Inspired, I wrote up another ELP of just over 1600 words and published it.
These two posts went on to rank among the most popular posts on the blog. But I was still syndicating my content to Business2Community, so the search engine traffic wasn’t exactly rolling in.
In September 2015, my traffic stats looked like this.
This jump constituted a seven-fold (700%) increase in the number of sessions since January 2015.
Even though my posts did not go viral or get an insane amount of traffic, the comments, shares and traffic on my blog had increased many times over since I started using the Expanded List Post (ELP) Technique.
In October, my traffic dipped slightly because I did not blog much.
But my pageviews had gone up from 675 in January, to 5,443 in October – an eight-fold (800%) increase.
The number of Pages/Session had increased from 2.18 to 3.21, and the average session duration went from 00.37 to 2.30.
You can see the increase in traffic from January 2015 till now.
The significant spikes in traffic are a direct result of publishing the Expanded List Posts. Readers were also spending more time on the blog and reading more of the content.
I finally decided to stop syndicating my content, and on 22nd October, I published an ELP of over 6000 words on my blog.
As it was partly a collaborative effort, with contributions from a number of members at MyBlogU, the bloggers who had contributed to the post shared it on social media, and some of them linked to it from their own blogs.
A number of readers also bookmarked it, because it’s an ‘always updated’ post. I’ve constantly updated it since, and shared about the updates on social media.
Right now, it’s the most popular post on the blog and, thanks to a little Facebook boost, also has over 1.1k likes/shares.
I must mention here, that I did not use any advanced link building strategies, such as broken link building to promote any of my Expanded List Posts.
The only influencer outreach I did was to reach out to those bloggers whose articles I had linked to in my blog posts and give them a heads-up about it. Many of them shared the posts with their social media followers.
I have no doubt that, had I spent more time on some advanced link building, the results would have been much better. But here are some of the lessons I learned using Brian Dean’s Expanded List Post Technique to boost my traffic.

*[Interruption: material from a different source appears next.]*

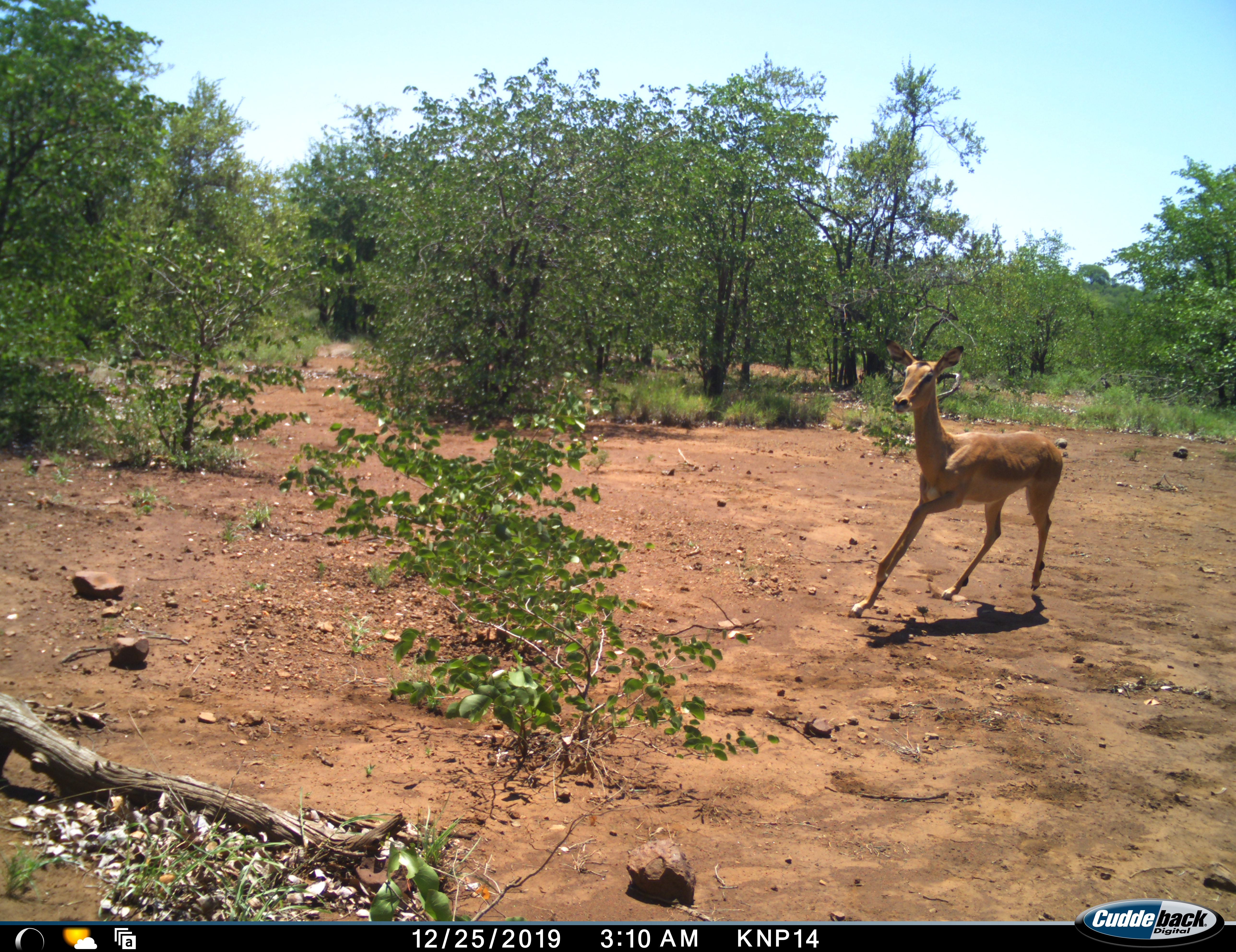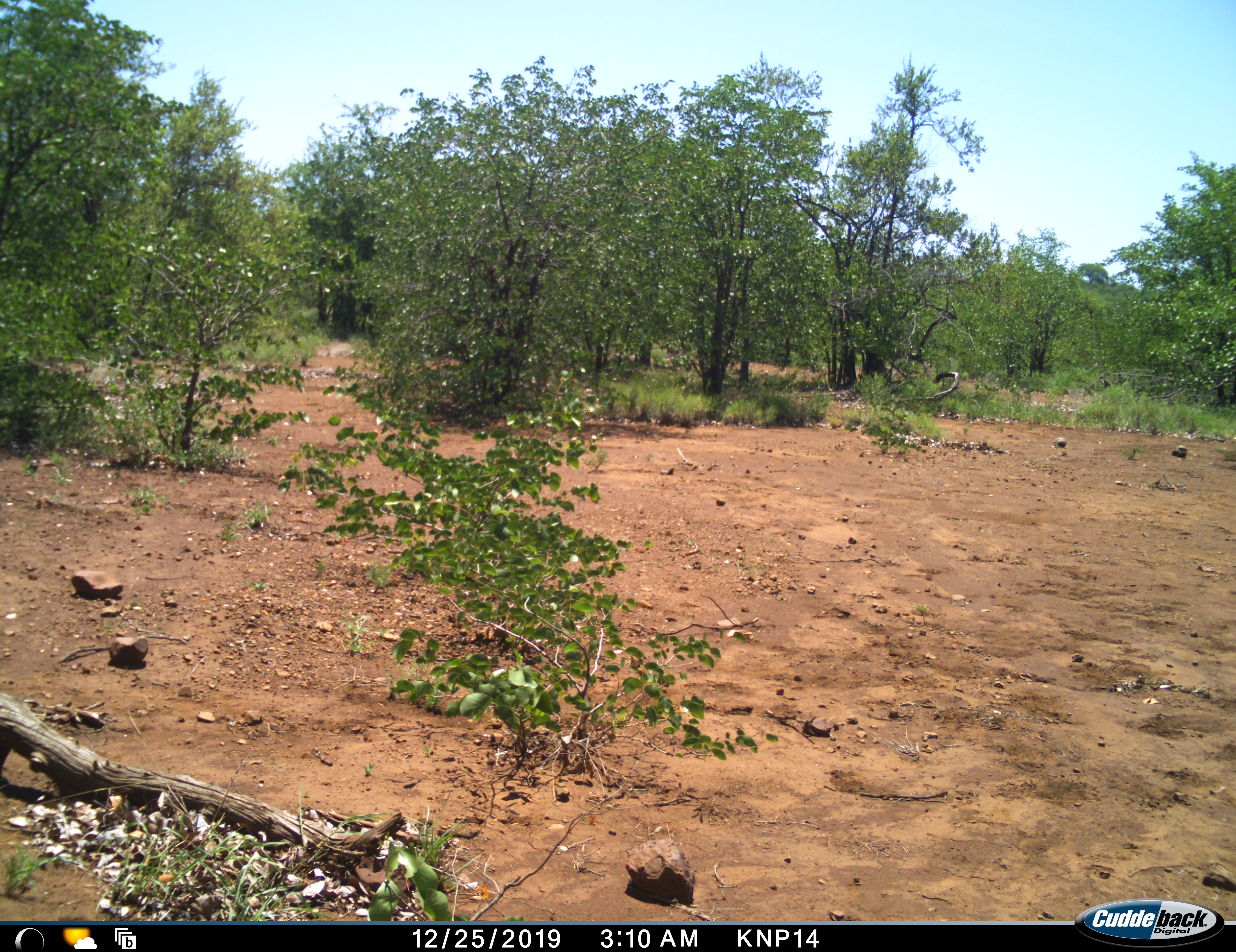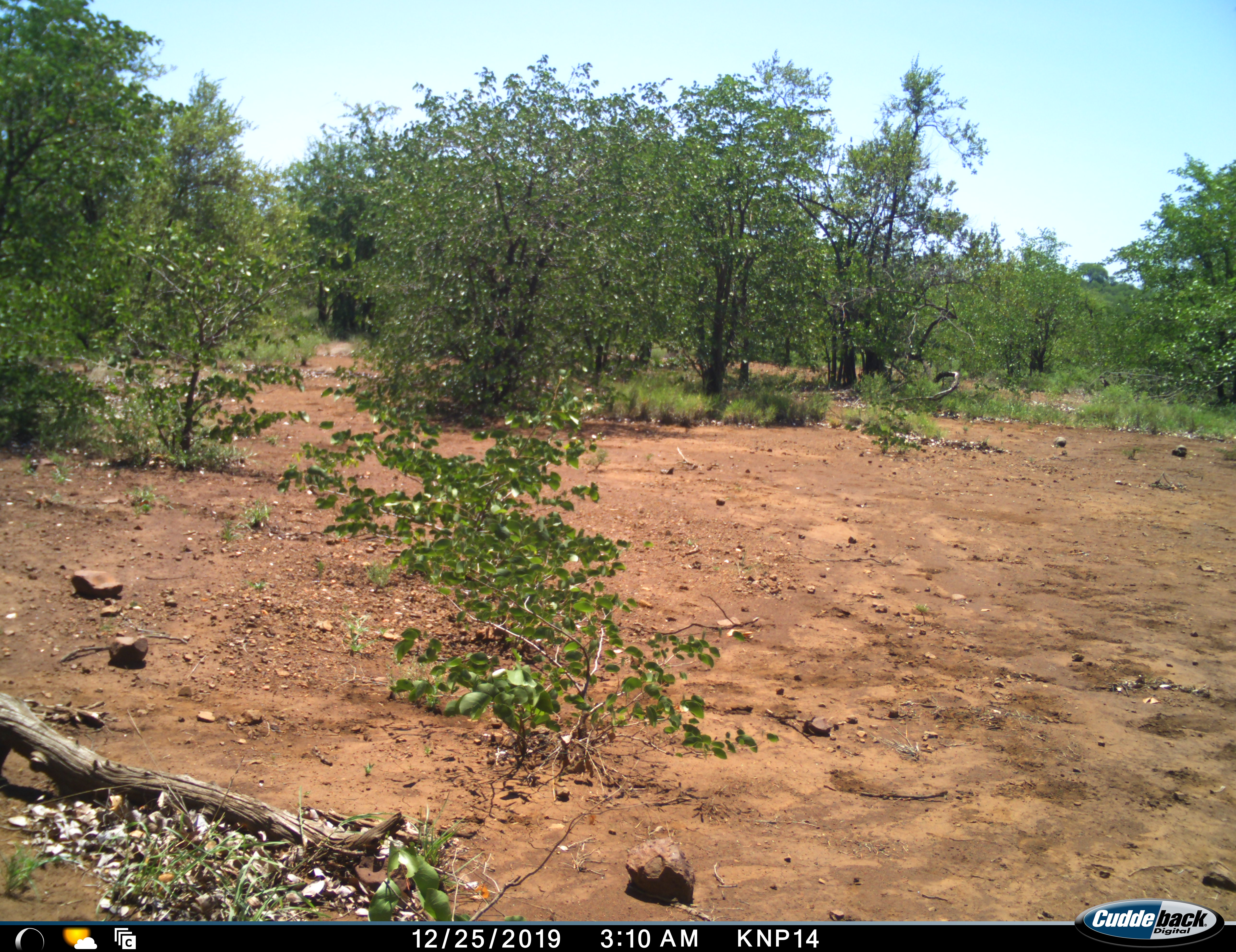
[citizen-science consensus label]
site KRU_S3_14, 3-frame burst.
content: unidentified animal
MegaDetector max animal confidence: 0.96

1. Long form content does work
A number of studies have shown that long-form content (over 1500) words is what helps to get your content to stand out from the clutter today. I learned for myself that this is true and that it can work very well even for small blogs like mine.
2. Expanded List Posts are very popular
ELPs get a lot of shares and more links than your average post. A well-written and updated ELP can even get people bookmarking your posts. They also got a lot of comments from people who were happy with their usefulness.
3. ELPs get better search rankings
The effort you spend in writing your ELP pays off in spades. All those shares and links tell search engines that your content is valuable.
On the 8th of November, my Blog Promotion Tips ELP ranked #3 on Bing for the keyword “blog promotion tips,” ahead of sites like Problogger.
In Google, it ranked #21, which tells me that I still have a long way to go to build links and domain authority.
Did you find this case study on Expanded List Posts (ELPs) useful? If you have some of your own insights to share, I’d love to hear them.